▸ **Input data**
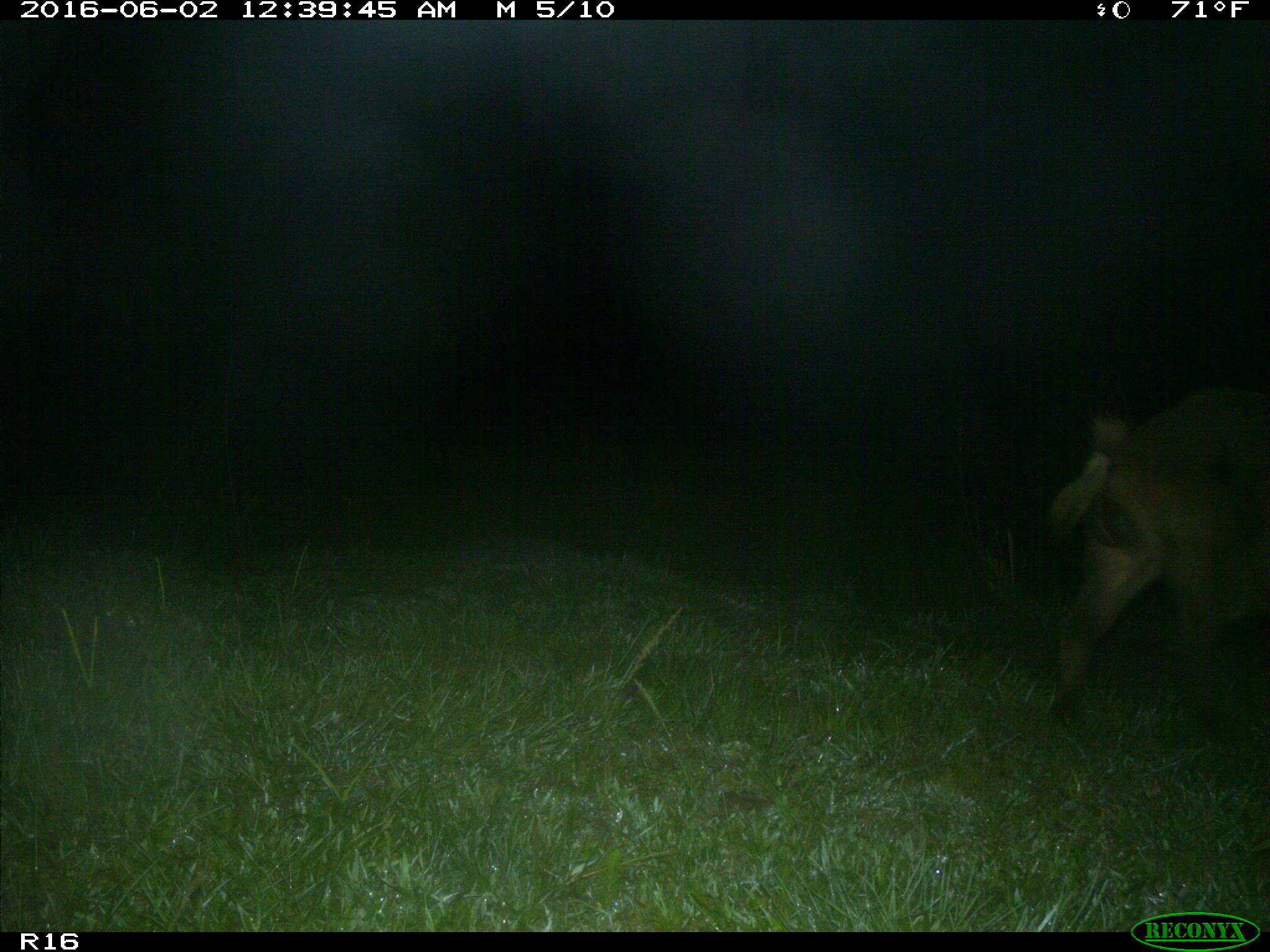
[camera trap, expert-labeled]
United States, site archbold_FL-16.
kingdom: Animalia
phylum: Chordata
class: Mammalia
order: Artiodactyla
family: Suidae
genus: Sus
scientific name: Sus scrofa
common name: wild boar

▸ **Brief**
Starting at the line that contains "class: Mammalia", copy each line through the last line of the listing, and copy nothing else.

▸ **Expected output**
class: Mammalia
order: Artiodactyla
family: Suidae
genus: Sus
scientific name: Sus scrofa
common name: wild boar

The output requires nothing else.